The Dynamics of Fog Computing
Fog computing, thought of as a “low to the ground” extension of the cloud to nearby gateways, and proficiently provides for this need. As Gartner’s Networking Analyst, Joe Skorupa puts it: “The enormous number of devices, coupled with the sheer volume, velocity and structure of IoT data, creates challenges, particularly in the areas of security, data, storage management, servers and the data center network with real-time business processes at stake. Data center managers will need to deploy more forward-looking capacity management in these areas to be able to proactively meet the business priorities associated with IoT.”

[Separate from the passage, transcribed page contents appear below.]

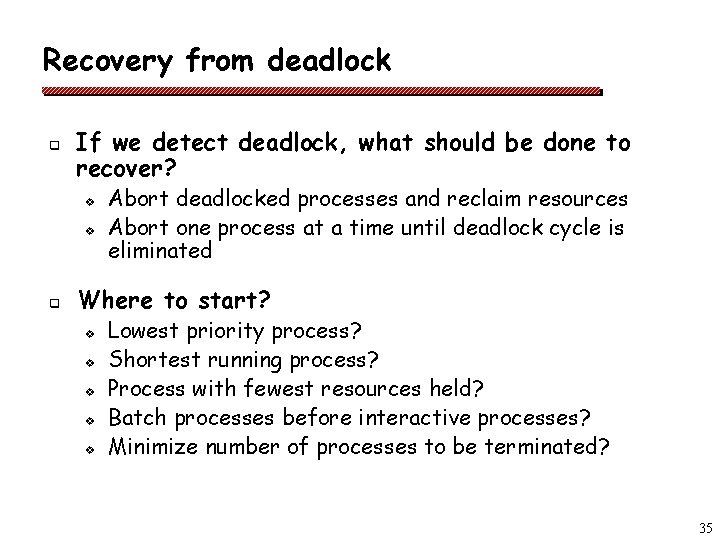 Recovery from deadlock

If we detect deadlock, what should be done to recover?

Abort deadlocked processes and reclaim resources

Abort one process at a time until deadlock cycle is eliminated

Where to start?

Lowest priority process?

Shortest running process?

Process with fewest resources held?

Batch processes before interactive processes?

Minimize number of processes to be terminated?

35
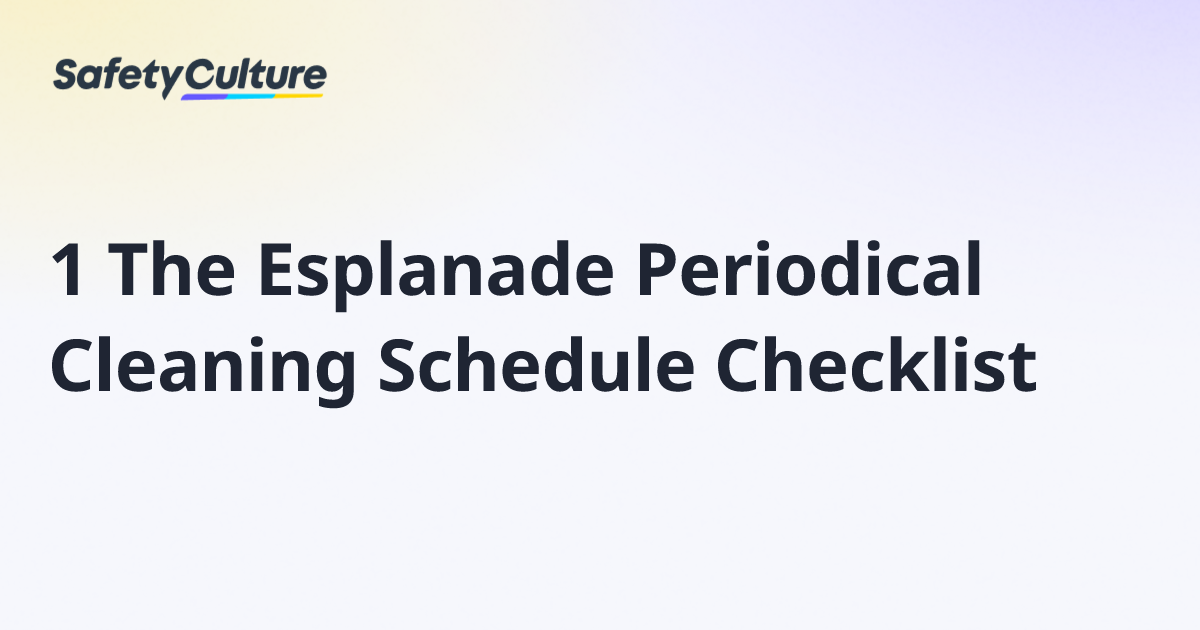 SafetyCulture

1 The Esplanade Periodical Cleaning Schedule Checklist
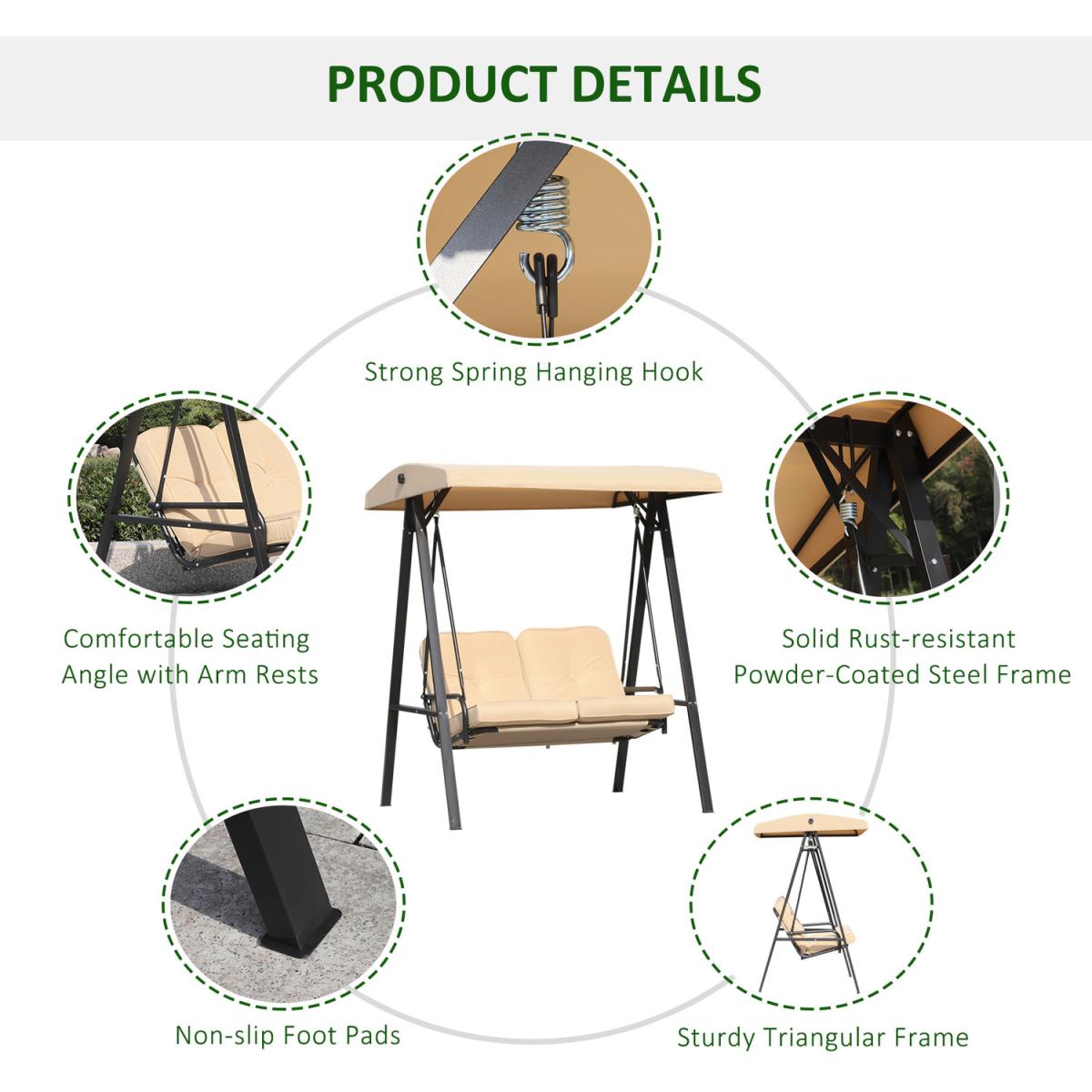 PRODUCT DETAILS

Strong Spring Hanging Hook

Comfortable Seating Angle with Arm Rests

Solid Rust-resistant Powder-Coated Steel Frame

Non-slip Foot Pads

Sturdy Triangular Frame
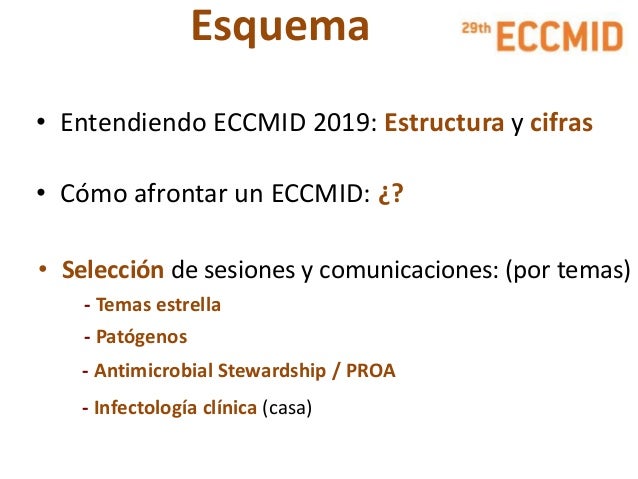 Esquema

29th ECCMID

• Entendiendo ECCMID 2019: Estructura y cifras

• Cómo afrontar un ECCMID: ¿?

• Selección de sesiones y comunicaciones: (por temas)

- Temas estrella

- Patógenos

- Antimicrobial Stewardship / PROA

- Infectología clínica (casa)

For data handling and backhaul issues that shadow the IoT’s future, fog computing offers a functional solution. Networking equipment vendors proposing such a framework, envisions the use of routers with industrial-strength reliability, running a combination of open Linux and JVM platforms embedded with vendor’s own proprietary OS. By using open platforms, applications could be ported to IT infrastructure using a programming environment that’s familiar and supported by multiple vendors. In this way, smart edge gateways can either handle or intelligently redirect the millions of tasks coming from the myriad sensors and monitors of the IoT, transmitting only summary and exception data to the cloud proper.
Fog Computing and Smart Gateways
The success of fog computing, hinges directly on the resilience of those smart gateways directing countless tasks on an internet teeming with IoT devices. IT resilience will be a necessity for the business continuity of IoT operations, with the following task to insure that success:
- Monitoring of power and cooling
- Failover solutions in place to ensure maximum uptime
According to Gartner, every hour of downtime can cost an organization up to $300,000. Speed of deployment, cost-effective scalability, and ease of management with limited resources are also chief concerns.
Moving the intelligent processing of data to the edge only raises the stakes for maintaining the availability of these smart gateways and their communication path to the cloud. When the IoT provides methods that allow people to manage their daily lives, from locking their homes to checking their schedules to cooking their meals, gateway downtime in the fog computing world becomes a critical issue. Additionally, resilience and failover solutions that safeguard those processes will become even more essential.